WORK ORDER: When you reach the line that contains "Livro Caminhos da" below, transcribe it and each line after it word for word to the end of the records, omitting pictures.
• • •
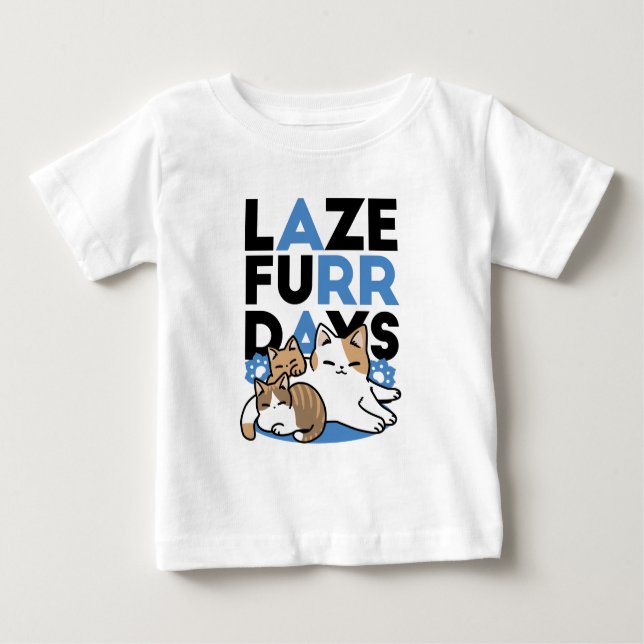 Laze Furr Days - Cute Lazy Cats Design Baby T-Shirt (Front)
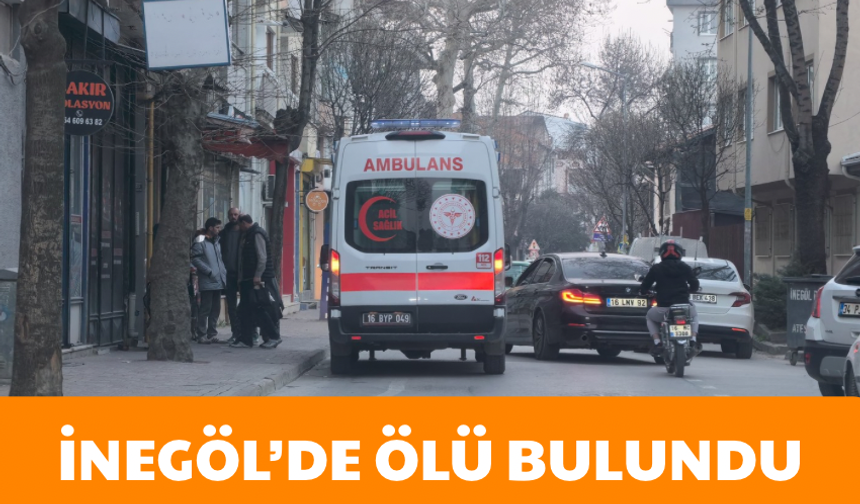 Bursa İnegöl'de ölü bulundu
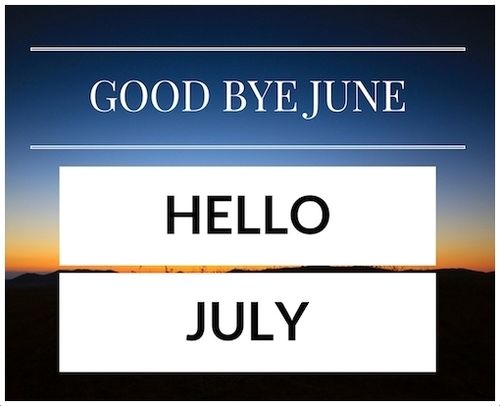 Goodbye June, Hello July Pictures, Photos, and Images for Facebook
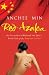 Red Azalea: Life and Love in China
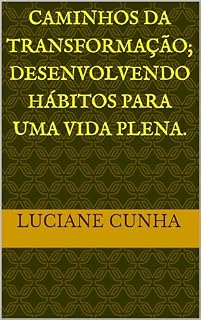 Livro Caminhos da transformação; Desenvolvendo hábitos para uma vida plena.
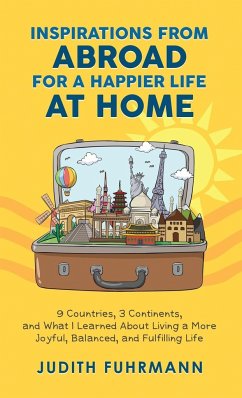 Inspirations from Abroad for a Happier Life at Home. 9 Countries, 3 Continents, and what I Learned about Living a more Joyful, Balanced, and Fulfilling Life - Fuhrmann, Judith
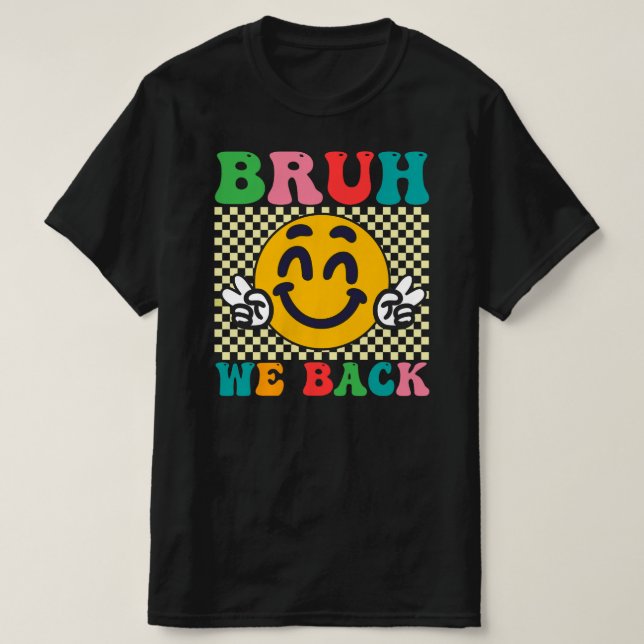 bruh wir zurück am ersten Schultag T-Shirt (Design vorne)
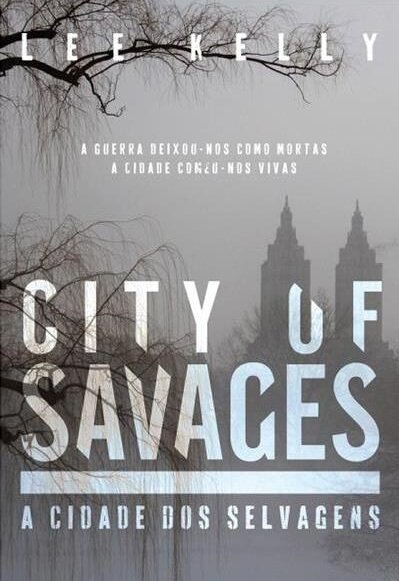 A Cidade Dos Selvagens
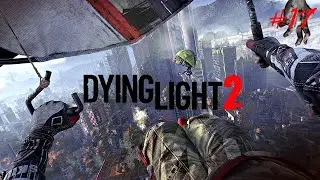 Dying Light 2 | Episode 17 | Beastboy #gaming #livegaming #explorepage #zombies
• • •
ANSWER SECTION:
 Livro Caminhos da transformação; Desenvolvendo hábitos para uma vida plena.
 Inspirations from Abroad for a Happier Life at Home. 9 Countries, 3 Continents, and what I Learned about Living a more Joyful, Balanced, and Fulfilling Life - Fuhrmann, Judith
 bruh wir zurück am ersten Schultag T-Shirt (Design vorne)
 A Cidade Dos Selvagens
 Dying Light 2 | Episode 17 | Beastboy #gaming #livegaming #explorepage #zombies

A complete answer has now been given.